Betrayed and captured, a military shipbuilder must fight to keep the secrets she's entrusted with.

By Lauren EverdellPublished 4 years ago Updated 3 years ago 9 min read

The comm behind my ear trills as I pass through the shipyard gates.

“Go for Major Jasper,” I say.

“Private Cecily Renfrow, requesting assistance on a mission of vital military importance,” comes the reply, laced with giggling.

“Hi, Cess. What mission?”

“Wing-woman. Don’t argue, you’re coming to—”

“Don’t say Darkside’s.”

“Darkside’s,” she says with me.

“I’ll never understand what you see in that place.”

“No ranks,” she says. “No rules—”

“No cleaning."

“And, tonight, my very sexy flight strategist. Who’s bringing a friend for you,” Cecily says, as if I haven’t spoken.

“I don’t need some flyboy you’ve dredged out of Airborne.”

“You’re such a snob. He’s not a flyboy. He’s an engineer like you; some computer genius,” she says. “You might build alone, but that’s no reason to die alone. Consider it an order if it helps.”

It smells like dry lightning in the airlock. I imagine the play of sensors over my skin. Checking for unsanctioned upgrades, assessing for signs of stress.

“Major Haze Jasper, Warfront Corps of Engineers. Clearance alpha seven.” The pattern of the words and my voice is verified, and a panel slides back to reveal a keypad.

I punch in my code, lingering over the final digit until the micro needle stabs up through the button and tastes my blood.

Accepting I am who I claim, the doors whisper open.

Dozing in standby, limbs catching the low blue light of the dormant shipyard bay, my fabricators look impatient.

“Soon,” I promise.

I suck my bloodied fingertip as I turn to a comms unit already throbbing with light. Warfront knows me for a loyal soldier, but I don’t begrudge them double-checking.

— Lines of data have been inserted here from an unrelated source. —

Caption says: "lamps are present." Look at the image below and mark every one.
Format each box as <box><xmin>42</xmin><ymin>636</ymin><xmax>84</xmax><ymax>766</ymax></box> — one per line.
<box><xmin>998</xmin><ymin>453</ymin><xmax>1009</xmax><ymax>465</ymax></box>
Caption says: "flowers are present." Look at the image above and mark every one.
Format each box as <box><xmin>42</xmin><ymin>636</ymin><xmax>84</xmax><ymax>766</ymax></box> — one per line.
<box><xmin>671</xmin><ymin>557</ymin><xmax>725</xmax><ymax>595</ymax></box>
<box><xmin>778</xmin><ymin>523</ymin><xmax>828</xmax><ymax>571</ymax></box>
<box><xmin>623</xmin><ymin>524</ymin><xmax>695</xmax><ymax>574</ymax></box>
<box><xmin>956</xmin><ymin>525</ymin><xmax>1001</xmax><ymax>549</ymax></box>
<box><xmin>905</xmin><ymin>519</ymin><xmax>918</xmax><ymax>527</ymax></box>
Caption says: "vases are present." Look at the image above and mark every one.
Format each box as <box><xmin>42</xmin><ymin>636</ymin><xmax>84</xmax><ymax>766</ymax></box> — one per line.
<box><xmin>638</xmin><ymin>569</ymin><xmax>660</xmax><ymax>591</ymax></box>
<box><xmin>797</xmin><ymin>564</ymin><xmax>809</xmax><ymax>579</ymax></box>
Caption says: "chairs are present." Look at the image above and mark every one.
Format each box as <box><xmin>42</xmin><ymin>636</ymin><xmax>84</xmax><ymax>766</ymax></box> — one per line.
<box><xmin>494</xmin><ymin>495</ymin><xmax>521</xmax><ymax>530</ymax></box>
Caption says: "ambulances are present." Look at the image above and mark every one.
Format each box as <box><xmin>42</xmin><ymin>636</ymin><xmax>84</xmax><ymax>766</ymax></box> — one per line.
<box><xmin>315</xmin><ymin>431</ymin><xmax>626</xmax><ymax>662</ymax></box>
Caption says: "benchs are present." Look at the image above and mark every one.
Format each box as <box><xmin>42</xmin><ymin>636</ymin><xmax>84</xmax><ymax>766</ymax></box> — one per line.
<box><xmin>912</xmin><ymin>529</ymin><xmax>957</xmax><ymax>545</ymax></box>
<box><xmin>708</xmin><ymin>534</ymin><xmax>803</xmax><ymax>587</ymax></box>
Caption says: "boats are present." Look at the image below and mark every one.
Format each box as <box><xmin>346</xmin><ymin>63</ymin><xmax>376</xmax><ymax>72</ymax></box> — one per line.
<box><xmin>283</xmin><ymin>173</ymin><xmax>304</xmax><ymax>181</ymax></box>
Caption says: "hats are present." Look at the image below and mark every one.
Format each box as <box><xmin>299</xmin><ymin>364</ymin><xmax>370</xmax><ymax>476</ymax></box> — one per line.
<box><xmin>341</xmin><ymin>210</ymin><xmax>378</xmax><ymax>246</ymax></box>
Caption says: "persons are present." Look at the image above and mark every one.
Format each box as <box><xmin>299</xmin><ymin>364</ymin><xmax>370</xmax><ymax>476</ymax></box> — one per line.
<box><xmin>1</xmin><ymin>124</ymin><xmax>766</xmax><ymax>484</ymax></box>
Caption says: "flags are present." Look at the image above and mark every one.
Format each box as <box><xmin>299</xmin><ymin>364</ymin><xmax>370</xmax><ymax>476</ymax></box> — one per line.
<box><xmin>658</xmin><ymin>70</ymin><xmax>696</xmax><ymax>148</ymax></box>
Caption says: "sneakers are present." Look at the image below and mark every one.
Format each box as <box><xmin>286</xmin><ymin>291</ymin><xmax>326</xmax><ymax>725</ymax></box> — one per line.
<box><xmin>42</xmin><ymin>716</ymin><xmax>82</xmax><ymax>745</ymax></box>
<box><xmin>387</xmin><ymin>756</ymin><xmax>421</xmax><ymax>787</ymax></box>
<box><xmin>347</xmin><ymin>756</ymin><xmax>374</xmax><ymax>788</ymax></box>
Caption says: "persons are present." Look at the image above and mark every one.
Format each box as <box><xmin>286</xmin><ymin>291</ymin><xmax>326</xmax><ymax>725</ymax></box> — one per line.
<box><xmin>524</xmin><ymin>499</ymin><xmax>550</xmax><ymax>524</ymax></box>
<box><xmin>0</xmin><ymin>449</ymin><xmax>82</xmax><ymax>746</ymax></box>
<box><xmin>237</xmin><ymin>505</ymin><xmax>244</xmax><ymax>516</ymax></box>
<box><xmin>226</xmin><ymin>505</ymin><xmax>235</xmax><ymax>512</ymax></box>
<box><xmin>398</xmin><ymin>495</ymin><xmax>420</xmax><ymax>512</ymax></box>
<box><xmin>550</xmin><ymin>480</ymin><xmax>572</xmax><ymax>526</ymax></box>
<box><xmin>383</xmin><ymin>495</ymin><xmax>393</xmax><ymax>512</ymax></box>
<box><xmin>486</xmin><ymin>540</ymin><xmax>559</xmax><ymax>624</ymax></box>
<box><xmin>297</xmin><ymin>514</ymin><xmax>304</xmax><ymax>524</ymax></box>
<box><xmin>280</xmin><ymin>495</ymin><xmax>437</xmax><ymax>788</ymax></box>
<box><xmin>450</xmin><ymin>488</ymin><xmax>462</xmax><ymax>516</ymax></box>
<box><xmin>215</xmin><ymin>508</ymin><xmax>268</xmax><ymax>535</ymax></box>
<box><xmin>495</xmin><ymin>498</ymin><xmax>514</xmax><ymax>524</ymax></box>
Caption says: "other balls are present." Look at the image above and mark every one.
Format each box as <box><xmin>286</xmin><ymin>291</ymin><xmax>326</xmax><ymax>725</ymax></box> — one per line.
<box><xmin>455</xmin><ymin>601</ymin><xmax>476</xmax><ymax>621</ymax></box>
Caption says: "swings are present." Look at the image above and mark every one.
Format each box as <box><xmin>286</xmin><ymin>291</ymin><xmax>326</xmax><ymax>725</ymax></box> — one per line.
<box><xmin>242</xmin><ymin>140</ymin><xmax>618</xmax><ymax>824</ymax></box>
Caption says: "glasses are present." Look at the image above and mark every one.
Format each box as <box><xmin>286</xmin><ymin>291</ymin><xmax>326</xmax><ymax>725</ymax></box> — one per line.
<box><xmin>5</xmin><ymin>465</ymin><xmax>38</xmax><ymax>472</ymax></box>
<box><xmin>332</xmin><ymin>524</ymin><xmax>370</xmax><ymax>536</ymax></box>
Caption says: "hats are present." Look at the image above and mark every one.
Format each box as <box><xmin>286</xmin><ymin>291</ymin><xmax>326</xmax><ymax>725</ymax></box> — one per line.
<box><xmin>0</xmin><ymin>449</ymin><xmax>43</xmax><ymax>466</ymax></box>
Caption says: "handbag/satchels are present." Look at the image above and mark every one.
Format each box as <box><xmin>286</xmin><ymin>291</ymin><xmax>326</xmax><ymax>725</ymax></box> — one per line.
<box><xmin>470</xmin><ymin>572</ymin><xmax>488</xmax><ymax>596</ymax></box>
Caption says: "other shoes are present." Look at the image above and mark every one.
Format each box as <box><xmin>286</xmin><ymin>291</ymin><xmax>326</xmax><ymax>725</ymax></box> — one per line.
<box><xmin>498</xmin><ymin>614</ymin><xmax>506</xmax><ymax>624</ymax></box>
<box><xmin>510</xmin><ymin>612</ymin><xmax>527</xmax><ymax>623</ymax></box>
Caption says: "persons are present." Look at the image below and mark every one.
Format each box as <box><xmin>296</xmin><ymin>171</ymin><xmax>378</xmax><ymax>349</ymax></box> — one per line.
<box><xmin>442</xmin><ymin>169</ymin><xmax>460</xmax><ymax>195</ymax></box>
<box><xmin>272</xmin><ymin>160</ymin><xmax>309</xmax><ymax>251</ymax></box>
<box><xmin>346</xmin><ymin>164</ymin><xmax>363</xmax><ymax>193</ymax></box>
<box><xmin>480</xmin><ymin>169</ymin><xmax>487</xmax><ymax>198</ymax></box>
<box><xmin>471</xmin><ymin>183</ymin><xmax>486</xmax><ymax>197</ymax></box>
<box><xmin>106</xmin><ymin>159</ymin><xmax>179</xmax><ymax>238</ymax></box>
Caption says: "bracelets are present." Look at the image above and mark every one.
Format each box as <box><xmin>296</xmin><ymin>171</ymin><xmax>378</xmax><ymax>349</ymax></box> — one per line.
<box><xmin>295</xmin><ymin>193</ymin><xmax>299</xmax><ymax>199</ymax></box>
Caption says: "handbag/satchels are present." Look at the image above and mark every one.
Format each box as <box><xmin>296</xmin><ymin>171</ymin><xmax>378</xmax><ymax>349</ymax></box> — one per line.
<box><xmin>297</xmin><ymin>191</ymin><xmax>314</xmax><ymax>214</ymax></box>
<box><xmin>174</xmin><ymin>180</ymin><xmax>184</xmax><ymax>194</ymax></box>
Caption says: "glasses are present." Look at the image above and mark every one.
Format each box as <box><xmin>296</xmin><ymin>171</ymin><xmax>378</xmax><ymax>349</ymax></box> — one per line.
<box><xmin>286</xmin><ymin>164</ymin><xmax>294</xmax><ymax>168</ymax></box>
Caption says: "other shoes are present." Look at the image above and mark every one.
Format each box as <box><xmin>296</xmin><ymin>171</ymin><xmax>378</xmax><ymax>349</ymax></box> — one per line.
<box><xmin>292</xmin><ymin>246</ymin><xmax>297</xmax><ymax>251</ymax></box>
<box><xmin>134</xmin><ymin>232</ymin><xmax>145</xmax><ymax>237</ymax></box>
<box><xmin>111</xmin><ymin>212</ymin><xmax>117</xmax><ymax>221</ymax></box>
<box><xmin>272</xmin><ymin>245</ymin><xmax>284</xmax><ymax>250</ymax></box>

Our enemy are well practiced at turning traitors, and trust is harder to come by than natural water.

The moment I touch my palm to the sensor, a hologram steps into the unit’s glowing circle.

“General,” I nod. “Your orders?”

“Secured; Omega level.” The words stop my breath but if he notices, he doesn’t react. “You understand?” he asks.

“Affirmative, Sir. I’m ready.” The General gives me a last, penetrating look, and vanishes. I cross to the dispensary and set one eye to the iris scanner. Recognising me, it brings the 3D printer online. I watch the flit of the injector along the x-axis, a silvery pill taking shape under the passing beams of light.

I swallow it dry with practiced ease. Closing my eyes, I wait.

New knowledge unfolds like a buried memory coming into focus. Every line and curve of a warship. Her engine specs, the materials required to make her. Her weight and speed, her weapons.

She’s unlike anything Warfront has dared to build before.

Omega. The moment this data syncs with my modifications, I become the only place in the galaxy a copy of these blueprints is stored. All other copies, all records of research and development, every passing mention of her. Erased from reality the second the pill touches my tongue.

Now I alone know how to build this ship.

The waking fabricators unfurl for me like nested silver snakes, and I climb to the gantry at their heart. My mind on the blueprints, I let muscle memory guide me into the seat and harness. Cables seek me out, darting home into ports that rise to the skin at my neck and wrists

My heartbeat steadies, knotted muscles in my jaw and shoulders flex and relax.

It’s here I find my place in the universe. The hum of power all around, the eager sing of shifting metal.

It’s here I feel most alive.

——

The Darkside of the Moon is, as always, loud and stinking of beer and long-day bodies in under-washed uniforms.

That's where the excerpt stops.